# [Articolo]

..........

L’eterno giullare, artista a più livelli, attore, drammaturgo, cantautore, regista teatrale, scenografo, pittore, attivista politico, Premio Nobel per la letteratura. Questo e tanto altro è stato Dario Fo.
Il riso è sacro. Quando un bambino fa la prima risata è una festa. Mio padre, prima dell’arrivo del nazismo, aveva capito che buttava male; perché, spiegava, quando un popolo non sa più ridere diventa pericoloso

Il piccolo Dario Fo e gli anni della guerra
Dario Fo nacque in un paesino in provincia di Varese il 24 marzo 1926. Crebbe in una famiglia di forte tradizione antifascista, con padre ferroviere e madre contadina, insieme ai fratelli Fulvio e Bianca.
La sua vita familiare fu sempre intellettualmente vivace, dominata sin dalla prima infanzia da favole unite a cronaca locale, narrate dal nonno materno.
Da giovanissimo, nel 1940, si trasferì a Milano dove frequentò l’Accademia di Belle Arti di Brera.
Ma l’avvento della Seconda Guerra Mondiale cambiò tutto e Fo si unì all’esercito.
In un secondo momento dichiarò di averlo fatto per non destare sospetti. La famiglia Fo, infatti, fu attiva nel doppiogioco, supportando la resistenza e aiutando rifugiati ed ebrei.
Dario Fo dalla radio e al teatro
A guerra finita tornò all’accademia, ma abbandonò gli studi iniziando a dipingere e avvicinandosi al mondo del teatro.
Dal 1950 Fo cominciò a lavorare per la Rai, come attore e autore di testi satirici. Lavorò nella Compagnia di rivista di Milano (una delle compagnie teatrali della RAI).
Nello stesso periodo si avvicinò al movimento dei Piccoli Teatri e iniziò a lavorare con Franco Parenti e per Radio RAI come ospite di programmi. Tra questi, il più celebre è forse la trasmissione radiofonica Chicchirichì, nei quali recitava fiabe, ma anche monologhi, brani da Shakespeare, racconti biblici. Tutto, ovviamente, in chiave umoristica.
Fu oggetto di scandalo svariate volte. Dapprima con il suo Amleto in cui il Principe di Danimarca uccide il padre per avere una relazione incestuosa con la madre.
Successivamente con il suo Otello albino e la sua spietata Giulietta.
Questo lavoro sarà sviluppato poi in Mistero Buffo, con rivisitazioni della storia e della leggenda popolare. Fu in questo periodo che Fo iniziò ad avere i primi problemi di censura. Nella Rai arrivarono addirittura alla decisione di licenziarlo a causa della satira sociale e politica che fluiva da queste storie.
Fu così che Dario Fo decise di portare queste stesse storie a teatro. Riempì il suo repertorio anche con altre opere che toccarono temi diversi come anche la segregazione razziale negli Stati Uniti.

..........

# [Dati del dataset]

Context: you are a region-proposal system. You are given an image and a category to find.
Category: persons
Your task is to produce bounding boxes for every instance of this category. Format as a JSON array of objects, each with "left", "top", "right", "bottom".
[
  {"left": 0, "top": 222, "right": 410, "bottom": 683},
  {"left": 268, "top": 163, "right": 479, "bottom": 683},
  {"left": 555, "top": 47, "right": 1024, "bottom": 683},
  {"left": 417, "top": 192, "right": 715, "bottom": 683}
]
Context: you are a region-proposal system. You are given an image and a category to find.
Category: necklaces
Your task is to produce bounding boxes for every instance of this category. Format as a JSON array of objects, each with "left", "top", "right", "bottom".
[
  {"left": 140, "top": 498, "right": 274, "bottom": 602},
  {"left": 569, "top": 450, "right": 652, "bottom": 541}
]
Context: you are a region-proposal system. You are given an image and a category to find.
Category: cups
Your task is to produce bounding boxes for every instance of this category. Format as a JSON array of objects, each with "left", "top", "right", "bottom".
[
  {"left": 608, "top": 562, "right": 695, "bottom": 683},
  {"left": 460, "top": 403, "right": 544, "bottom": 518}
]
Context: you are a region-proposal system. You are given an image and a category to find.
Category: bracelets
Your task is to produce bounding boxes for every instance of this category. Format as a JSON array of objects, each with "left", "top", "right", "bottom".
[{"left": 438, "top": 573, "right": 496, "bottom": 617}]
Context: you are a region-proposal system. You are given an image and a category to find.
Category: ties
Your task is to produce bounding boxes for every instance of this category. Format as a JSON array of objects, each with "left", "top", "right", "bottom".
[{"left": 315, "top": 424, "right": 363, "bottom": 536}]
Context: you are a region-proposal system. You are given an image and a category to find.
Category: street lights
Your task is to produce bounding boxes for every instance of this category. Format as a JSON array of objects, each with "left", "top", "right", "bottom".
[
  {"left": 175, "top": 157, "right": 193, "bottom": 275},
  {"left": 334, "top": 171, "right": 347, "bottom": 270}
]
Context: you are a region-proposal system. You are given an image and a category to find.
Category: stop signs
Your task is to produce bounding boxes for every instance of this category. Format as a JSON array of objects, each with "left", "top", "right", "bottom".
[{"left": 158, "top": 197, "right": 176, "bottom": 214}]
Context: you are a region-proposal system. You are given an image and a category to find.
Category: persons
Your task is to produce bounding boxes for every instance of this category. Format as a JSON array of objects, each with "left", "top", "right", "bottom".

..........

# [Operazioni da svolgere]
**a)** Modifica il tratto dell'articolo su Dario Fo che va da "La sua vita" fino a "dal nonno materno.", sostituendo "favole" con "fiabe".
**b)** Riprendi l'articolo su Dario Fo dal punto in cui si ferma e proseguilo.
Questi dati provengono da una fonte diversa.

# [Risultati attesi]
**a)**
La sua vita familiare fu sempre intellettualmente vivace, dominata sin dalla prima infanzia da fiabe unite a cronaca locale, narrate dal nonno materno.

**b)**
Successivamente, insieme a Fiorenzo Carpi, iniziò ad integrare ai suoi spettacoli anche delle canzoni che lui stesso aveva scritto.
A partire dal 1952 scrisse e recitò per la radio le trasmissioni del “Poer nano”.
Dalla collaborazione con Franco Parenti e Giustino Durano nacque nel 1953 “Il dito nell’occhio”, dominato come sempre da satira sociale e politica.
Dario Fo e Franca Rame: arte e amore

È in questi anni che conosce Franca Rame, attrice, figlia di una famiglia di teatranti.
I due si sposarono il 24 giugno del 1954 ed ebbero il loro unico figlio, Jacopo, nel marzo del 1957.
La storia d’amore e d’arte Fo-Rame durerà per oltre cinquant’anni. I due hanno portato avanti centinaia di spettacoli di generi sempre diversi. Dalla farsa alla commedia dell’arte al teatro politico, ma anche teatro civile e sociale.
La loro è stata probabilmente una delle storie più belle del Novecento italiano.
Non perfetta e tranquilla, ma intensa, simbiotica, viscerare!
Un rapporto alla pari fra una grande donna e un grande uomo.
Un amore “assoluto, sconfinato, traboccante”: così lo definiva Dario Fo. Così lo ha sempre definito anche Franca Rame.
Mistero buffo e il grammelot
Nel 1969 Fo rivoluzionò il mondo del teatro! Mise in scena uno spettacolo recitato in una lingua mescidata. Univa, contaminandoli e fondendoli, diversi dialetti lombardo-veneto-friulani con la sua personale memoria della lingua dei giullari medievali.
L’opera era Mistero Buffo, che fu pubblicato con il sottotitolo “Giullarata popolare in lingua padana del ‘400”.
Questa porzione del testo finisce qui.